La sodomie : une pratique à éviter le maximum possible


Alwihda Info | Par Kamal Znidar - 7 Décembre 2018

La sodomie est la pratique du coït anal. Elle est un rapport sexuel qui consiste à faire pénétrer l'anus de la partenaire avec le pénis.


La sodomie : une pratique à éviter le maximum possible
Cette pratique, ce sont souvent les hommes qui la demandent. Rares sont les femmes qui la sollicitent. Elle fait fantasmer une très grande partie des hommes. Et les femmes, généralement, elle les fait peur "très peur même".

La sodomie donc, si elle est une source de jouissance pour de nombreux hommes, pour de nombreuses femmes elle est une source de souffrance. Pour ces femmes, cette pratique est un calvaire charnel, une expérience traumatisante, un moment qui rend leur vie sexuelle infernale au lieu d'être joviale.

Cette souffrance, ça se comprend. L'anus, contrairement au vagin, ne se lubrifie pas naturellement. Le pénétrer sans lubrification est vécu par la femme comme une expérience douloureuse. Et ça peut même donner naissance à des microcoupures et des fissures anales.

Pour ces raisons là, pour ne pas faire du mal aux femmes, Muhammad (que la bénédiction et le salut d'Allah soient sur lui) a prohibé la sodomie à ses compagnons (que Dieu les agrée). Car à l'époque, elle se pratiquait à sec. C'est-à-dire sans lubrification. Et ceci faisait souffrir les femmes et les rendait tristes dans leur vie sexuelle.

Cette situation, ce calvaire charnel vécu par la gent féminine, l'Islam ne l'accepte pas. Cette religion refuse que le bonheur des hommes soit bâti sur le malheur des femmes. Dieu, le Tout Puissant, dit dans Son Saint-Livre : "Et comportez-vous convenablement envers elles".

Aujourd'hui, certainement on n'est plus au 7ème siècle.

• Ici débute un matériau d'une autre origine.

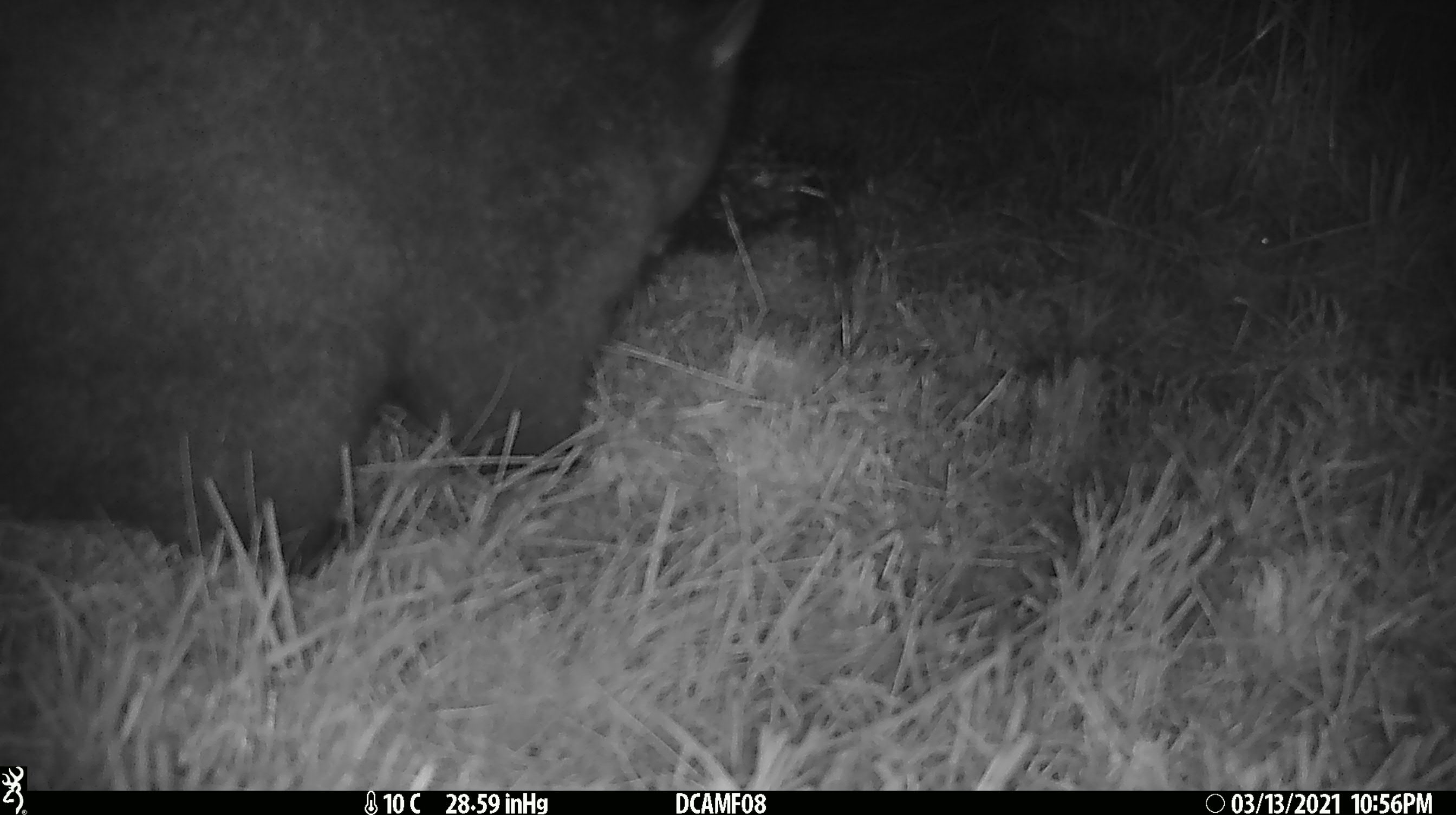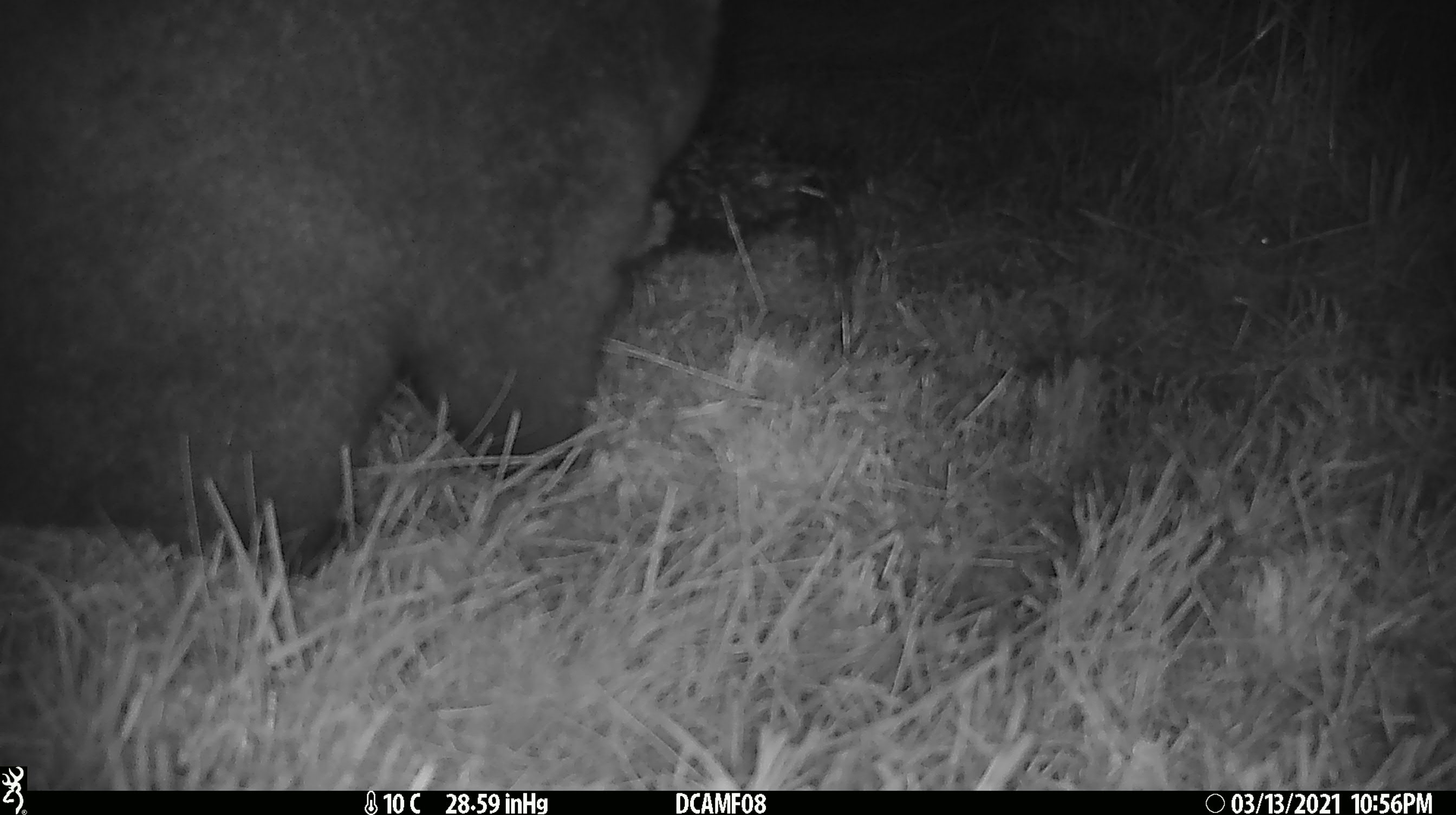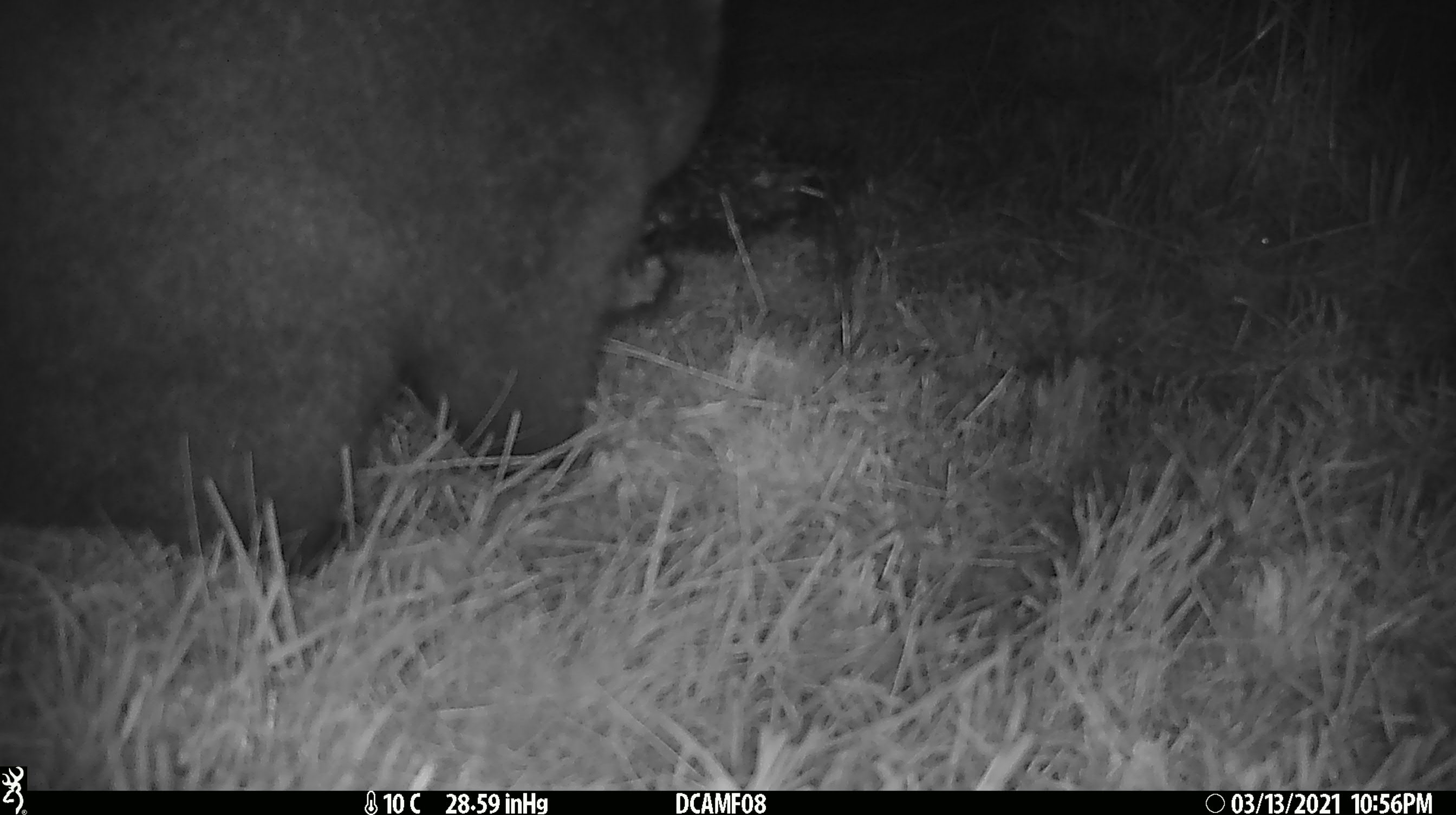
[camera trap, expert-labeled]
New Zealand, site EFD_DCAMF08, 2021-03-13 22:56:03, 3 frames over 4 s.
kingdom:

C'est-à-dire, grâce aux produits lubrifiants, la sodomie peut se pratiquer sans faire du mal à la femme. Mais cette absence du mal n'est pas tout le temps synonyme de la présence du plaisir. Autrement dit, l'absence de la douleur ne veut pas systématiquement dire qu'aux femmes, cette pratique est une source de jouissance.

Aujourd'hui, les femmes qui acceptent la sodomie sont nombreuses. Mais les femmes qui déclarent avoir du plaisir pendant cet acte sont plus rares. On n'a pas de statistiques ou d'études très poussées dans ce sens. Mais d'après ce qu'on peut entendre ou lire par-ci ou par-là, la majorité écrasante de celles qui se permettent la sodomie, ne ressentent aucun plaisir et se la permettent juste pour faire plaisir à l'autre ou pour ne pas créer des tensions dans le couple voire pour ne pas paraître coincées et pas pour se faire plaisir.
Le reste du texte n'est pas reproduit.